• Exercises to complete
1. In the cybersecurity panel transcript, which standards organization does Abraham name as an example?
2. Carry on the cybersecurity panel transcript from its final line.

• Excerpted text
+ + + +

ABRAHAM: I just want to say, to focus on all of those areas, I don't think anything's going to get accomplished any time soon. And we need speed to scale, to deal with these attacks. Why not start with the technical oversight first, with the standards organizations like ISO or the ones that have been established that are developing standards to - for cyber asset creation and for mitigation techniques like - that are risk management oriented? So I think saying that we're going to accomplish all of those different areas at the same time is unrealistic. And what we need is - definitely get that community of geeks online, as well as with our international standards organizations, to come up with cataloguing, what our cyber assets? What are the critical functions that each country needs to secure, and how can we develop cyber assets to particularly support endurance and resiliency and security for those?
DUESTERBERG: Thank you. Dr. Evans?

+ + + +

• Entries supplied
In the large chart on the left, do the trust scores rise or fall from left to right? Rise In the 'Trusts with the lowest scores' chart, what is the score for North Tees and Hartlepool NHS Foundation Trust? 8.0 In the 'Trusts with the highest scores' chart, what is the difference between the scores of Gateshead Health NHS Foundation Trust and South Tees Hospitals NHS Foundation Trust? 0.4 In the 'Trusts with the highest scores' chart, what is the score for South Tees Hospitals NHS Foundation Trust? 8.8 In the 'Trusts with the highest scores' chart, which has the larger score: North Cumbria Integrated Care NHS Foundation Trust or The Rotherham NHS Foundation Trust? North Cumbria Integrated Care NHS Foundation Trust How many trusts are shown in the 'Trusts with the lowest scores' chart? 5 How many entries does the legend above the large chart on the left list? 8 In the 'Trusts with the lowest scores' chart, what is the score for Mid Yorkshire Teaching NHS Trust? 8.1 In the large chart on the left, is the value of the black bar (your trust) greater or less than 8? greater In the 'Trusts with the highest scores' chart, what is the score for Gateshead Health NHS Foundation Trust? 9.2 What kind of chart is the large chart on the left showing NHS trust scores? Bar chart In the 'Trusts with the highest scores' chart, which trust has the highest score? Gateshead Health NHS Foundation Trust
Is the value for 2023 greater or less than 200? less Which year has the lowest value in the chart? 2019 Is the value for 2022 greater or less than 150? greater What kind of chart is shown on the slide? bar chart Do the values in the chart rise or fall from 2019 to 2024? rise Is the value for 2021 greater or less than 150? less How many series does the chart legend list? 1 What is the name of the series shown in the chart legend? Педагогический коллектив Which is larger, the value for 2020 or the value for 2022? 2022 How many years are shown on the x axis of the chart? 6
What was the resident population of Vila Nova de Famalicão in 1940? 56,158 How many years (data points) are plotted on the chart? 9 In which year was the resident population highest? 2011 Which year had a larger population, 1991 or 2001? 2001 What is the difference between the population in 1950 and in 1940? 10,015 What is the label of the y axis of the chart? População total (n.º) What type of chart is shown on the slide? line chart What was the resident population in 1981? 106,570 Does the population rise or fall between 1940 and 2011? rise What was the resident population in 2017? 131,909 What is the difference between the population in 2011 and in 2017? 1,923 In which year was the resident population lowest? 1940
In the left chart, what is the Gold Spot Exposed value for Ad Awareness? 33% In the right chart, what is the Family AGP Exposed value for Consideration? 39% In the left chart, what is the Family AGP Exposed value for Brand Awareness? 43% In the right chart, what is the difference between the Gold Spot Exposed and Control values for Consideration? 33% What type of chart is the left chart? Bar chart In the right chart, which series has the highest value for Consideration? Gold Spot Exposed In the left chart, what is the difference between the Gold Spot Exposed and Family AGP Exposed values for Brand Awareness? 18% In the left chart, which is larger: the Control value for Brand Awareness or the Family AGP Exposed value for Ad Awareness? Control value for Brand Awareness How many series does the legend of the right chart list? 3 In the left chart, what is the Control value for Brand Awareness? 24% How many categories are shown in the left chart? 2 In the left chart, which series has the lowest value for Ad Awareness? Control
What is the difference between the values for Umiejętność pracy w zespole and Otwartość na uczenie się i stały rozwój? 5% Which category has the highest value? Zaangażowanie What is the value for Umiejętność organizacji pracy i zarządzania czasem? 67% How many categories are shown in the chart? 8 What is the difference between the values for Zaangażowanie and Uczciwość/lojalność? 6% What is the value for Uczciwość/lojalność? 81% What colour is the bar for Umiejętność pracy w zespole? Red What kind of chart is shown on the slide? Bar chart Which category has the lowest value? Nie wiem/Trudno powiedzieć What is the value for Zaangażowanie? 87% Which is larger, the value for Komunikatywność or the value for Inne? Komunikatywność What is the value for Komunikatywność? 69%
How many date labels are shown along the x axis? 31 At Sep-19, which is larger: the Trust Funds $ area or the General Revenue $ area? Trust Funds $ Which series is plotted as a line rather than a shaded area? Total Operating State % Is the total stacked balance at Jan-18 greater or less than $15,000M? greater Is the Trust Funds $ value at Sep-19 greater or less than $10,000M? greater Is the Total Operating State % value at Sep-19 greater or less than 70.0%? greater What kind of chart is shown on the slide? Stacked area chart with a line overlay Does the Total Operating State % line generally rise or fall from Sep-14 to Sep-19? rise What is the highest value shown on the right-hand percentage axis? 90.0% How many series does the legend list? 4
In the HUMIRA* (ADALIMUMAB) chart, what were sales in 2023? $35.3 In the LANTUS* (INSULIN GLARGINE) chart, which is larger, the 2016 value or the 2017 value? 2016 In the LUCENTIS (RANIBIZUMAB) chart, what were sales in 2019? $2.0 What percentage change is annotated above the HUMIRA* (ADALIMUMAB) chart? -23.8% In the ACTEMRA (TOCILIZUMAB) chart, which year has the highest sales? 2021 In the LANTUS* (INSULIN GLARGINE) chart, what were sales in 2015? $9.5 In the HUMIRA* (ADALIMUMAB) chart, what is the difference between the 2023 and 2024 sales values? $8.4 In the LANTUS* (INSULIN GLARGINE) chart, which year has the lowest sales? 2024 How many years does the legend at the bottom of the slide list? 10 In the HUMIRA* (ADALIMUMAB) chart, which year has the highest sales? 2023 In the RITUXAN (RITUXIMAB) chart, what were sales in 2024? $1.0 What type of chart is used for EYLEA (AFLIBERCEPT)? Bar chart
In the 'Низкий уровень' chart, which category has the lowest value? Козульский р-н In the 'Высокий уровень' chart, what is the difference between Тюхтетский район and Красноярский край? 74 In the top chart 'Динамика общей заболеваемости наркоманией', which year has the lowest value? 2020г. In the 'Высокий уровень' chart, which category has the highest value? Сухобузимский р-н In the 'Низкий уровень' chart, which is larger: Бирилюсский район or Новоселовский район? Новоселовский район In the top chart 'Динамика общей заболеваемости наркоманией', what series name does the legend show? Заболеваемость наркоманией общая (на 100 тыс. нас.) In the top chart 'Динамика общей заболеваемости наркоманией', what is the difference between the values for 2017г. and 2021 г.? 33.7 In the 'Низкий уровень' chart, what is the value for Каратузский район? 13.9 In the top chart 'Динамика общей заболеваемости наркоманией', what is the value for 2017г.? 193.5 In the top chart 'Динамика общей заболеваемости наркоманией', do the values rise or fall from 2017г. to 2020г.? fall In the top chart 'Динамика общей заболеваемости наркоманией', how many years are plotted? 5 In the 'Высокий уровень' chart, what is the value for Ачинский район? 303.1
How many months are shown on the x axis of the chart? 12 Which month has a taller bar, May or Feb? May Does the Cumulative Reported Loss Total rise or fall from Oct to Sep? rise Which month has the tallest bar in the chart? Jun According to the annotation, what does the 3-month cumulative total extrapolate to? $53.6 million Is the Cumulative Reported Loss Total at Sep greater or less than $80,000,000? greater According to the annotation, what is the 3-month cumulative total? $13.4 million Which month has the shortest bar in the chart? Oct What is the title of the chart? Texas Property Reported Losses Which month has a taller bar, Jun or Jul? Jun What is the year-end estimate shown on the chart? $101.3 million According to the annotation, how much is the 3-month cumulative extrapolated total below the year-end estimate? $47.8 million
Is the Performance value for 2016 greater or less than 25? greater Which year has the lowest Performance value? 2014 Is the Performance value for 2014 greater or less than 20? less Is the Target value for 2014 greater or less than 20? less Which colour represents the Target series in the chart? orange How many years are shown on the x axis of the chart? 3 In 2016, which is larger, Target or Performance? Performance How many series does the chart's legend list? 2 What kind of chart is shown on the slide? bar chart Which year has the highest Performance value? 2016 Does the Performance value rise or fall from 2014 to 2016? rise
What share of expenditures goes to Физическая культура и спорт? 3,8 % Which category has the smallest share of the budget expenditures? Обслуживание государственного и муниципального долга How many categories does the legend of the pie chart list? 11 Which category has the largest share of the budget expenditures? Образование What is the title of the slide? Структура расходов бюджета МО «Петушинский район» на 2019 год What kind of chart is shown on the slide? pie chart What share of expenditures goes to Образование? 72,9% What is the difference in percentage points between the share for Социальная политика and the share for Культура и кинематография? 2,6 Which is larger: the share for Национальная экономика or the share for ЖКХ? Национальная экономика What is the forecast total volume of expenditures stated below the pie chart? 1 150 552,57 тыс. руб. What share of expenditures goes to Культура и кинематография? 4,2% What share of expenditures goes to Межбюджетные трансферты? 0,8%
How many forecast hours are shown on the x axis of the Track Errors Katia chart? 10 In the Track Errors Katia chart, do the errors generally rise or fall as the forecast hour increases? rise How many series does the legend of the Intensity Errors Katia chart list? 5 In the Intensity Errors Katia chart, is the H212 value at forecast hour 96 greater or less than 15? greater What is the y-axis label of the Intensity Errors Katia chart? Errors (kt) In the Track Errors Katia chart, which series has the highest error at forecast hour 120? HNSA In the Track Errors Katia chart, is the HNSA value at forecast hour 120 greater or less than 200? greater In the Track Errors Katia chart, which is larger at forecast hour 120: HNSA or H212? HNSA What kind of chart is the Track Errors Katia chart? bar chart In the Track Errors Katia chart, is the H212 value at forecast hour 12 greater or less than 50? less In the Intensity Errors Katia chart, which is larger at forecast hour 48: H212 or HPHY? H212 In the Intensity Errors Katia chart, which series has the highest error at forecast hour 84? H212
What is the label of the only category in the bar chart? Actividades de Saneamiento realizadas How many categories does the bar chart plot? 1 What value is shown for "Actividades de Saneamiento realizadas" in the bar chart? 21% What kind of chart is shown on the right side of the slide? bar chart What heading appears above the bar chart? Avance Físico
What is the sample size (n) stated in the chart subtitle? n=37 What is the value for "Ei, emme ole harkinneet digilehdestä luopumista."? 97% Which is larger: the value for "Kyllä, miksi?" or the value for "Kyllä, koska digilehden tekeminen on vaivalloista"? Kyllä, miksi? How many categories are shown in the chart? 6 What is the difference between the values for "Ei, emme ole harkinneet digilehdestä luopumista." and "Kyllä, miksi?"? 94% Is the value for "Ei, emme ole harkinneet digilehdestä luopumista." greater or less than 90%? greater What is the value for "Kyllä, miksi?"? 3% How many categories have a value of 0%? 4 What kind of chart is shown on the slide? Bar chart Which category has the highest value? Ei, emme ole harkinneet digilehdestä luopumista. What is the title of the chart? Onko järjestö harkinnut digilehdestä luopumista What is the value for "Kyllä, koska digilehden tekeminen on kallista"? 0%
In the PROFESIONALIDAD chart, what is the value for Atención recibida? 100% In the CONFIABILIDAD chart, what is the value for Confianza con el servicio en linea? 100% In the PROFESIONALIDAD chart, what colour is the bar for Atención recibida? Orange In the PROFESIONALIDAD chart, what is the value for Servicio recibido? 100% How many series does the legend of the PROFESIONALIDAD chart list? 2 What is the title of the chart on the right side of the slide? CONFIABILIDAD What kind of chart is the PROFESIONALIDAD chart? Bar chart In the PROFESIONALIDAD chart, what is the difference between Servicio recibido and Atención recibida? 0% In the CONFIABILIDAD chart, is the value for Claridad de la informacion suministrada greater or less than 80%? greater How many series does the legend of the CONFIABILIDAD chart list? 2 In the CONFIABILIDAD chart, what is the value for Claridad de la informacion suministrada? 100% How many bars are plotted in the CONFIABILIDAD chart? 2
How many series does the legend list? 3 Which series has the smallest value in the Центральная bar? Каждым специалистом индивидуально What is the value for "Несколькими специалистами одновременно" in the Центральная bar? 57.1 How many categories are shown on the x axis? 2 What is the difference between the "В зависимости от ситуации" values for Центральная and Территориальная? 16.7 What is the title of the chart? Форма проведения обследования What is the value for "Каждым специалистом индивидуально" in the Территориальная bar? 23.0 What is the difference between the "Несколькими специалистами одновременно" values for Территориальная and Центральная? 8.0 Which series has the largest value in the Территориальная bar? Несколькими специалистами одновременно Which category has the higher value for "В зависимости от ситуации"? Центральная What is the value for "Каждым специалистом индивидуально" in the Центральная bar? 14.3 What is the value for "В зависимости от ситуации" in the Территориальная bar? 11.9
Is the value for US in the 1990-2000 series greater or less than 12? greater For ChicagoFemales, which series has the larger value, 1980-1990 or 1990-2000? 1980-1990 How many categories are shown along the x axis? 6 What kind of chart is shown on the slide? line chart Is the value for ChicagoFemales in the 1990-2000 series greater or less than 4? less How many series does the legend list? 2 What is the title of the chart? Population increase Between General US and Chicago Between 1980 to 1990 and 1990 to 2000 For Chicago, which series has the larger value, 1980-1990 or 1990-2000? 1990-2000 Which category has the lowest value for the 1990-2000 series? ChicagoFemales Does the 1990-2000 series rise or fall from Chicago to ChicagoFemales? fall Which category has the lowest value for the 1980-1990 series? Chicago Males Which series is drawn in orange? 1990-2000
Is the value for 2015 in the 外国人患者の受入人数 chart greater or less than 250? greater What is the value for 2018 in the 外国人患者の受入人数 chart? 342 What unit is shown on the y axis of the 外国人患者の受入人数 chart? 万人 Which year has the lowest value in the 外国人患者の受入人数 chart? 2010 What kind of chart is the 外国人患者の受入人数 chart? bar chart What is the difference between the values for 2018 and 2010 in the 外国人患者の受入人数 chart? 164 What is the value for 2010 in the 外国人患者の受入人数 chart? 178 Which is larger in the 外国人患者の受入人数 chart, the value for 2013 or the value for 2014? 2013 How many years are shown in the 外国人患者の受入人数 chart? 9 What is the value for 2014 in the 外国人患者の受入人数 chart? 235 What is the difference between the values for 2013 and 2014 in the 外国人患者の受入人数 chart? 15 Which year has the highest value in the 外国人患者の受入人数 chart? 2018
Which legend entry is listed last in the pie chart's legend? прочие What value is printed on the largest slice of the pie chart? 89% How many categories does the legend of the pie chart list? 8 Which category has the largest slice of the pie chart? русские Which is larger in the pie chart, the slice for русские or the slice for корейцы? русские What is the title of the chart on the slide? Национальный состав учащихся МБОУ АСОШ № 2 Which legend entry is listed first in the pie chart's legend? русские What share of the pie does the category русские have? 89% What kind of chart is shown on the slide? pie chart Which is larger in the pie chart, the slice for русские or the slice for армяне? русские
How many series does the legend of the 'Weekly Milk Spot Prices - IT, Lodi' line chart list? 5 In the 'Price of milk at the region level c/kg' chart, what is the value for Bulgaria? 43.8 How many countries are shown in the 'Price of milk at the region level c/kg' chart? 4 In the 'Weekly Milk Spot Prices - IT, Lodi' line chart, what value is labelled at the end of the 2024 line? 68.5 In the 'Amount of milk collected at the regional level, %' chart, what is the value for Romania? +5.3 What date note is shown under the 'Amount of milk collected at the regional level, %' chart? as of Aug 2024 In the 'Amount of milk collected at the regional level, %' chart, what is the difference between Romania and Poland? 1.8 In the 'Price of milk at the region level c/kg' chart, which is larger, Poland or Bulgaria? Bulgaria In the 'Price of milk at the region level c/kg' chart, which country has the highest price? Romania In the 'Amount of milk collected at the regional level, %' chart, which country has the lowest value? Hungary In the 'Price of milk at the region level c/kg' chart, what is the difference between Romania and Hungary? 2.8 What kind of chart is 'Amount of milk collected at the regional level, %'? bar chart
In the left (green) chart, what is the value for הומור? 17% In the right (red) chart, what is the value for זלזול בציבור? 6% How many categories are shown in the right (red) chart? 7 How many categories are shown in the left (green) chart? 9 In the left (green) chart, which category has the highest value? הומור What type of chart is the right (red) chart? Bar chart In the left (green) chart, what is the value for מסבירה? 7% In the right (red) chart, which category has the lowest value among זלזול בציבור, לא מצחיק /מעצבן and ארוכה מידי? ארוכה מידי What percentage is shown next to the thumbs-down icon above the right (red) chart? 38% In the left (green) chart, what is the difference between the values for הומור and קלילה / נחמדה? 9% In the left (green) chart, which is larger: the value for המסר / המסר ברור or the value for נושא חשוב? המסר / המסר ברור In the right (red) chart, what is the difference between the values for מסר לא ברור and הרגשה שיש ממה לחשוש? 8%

+ + + +

• Responses per task
1. ISO

2.
EVANS: No, we - before coming here, we were in Palo Alto for a meeting organized by the EastWest Institute. And your question, Tom, was exactly what they've had a multiyear project - and that's what can be done. As I think Chon has said, it is in pieces rather than one grand move. And the issues that were being tackled there related to attribution issues and norm building for what's right and what's wrong, recognizing it's extremely difficult to build consensus or even a clear statement of what the problem - these are wicked problems, in terms of their technological complexity but also the politics. But I would say, Tom, your - I think one of the issues, when we discuss with our American friends on this matter, is we are going to need different kinds of venues for this discussion. Sometimes it's among the like-minded, the friendly states, Five Eyes groups. Sometimes it's going to be among those who are not the like-minded. And bringing the non-like-minded in is becoming increasingly complicated.
That's partly the China story, if I can be direct. But it's also a U.S. story as well and how far the United States would like to work towards collaborative solutions on these problems that run across the like-minded and the non-like-minded, as you said and as some of my Chinese friends implicitly will argue, look - we're not going to do anything that is going to undercut our capability to be, if not the leader, a leader in these fields going forward. Some things we can restrict. But how far we can expect American leadership in using multilateral processes, trying to insert themselves in and making some concessions around superiority - I think that's one of the hardest questions. Pat and I, for years, have argued about a country being the leader or a leader. My sense is China wants to be a leader; the United States still feels it's essential to be the leader. And therein lies a big issue in this country.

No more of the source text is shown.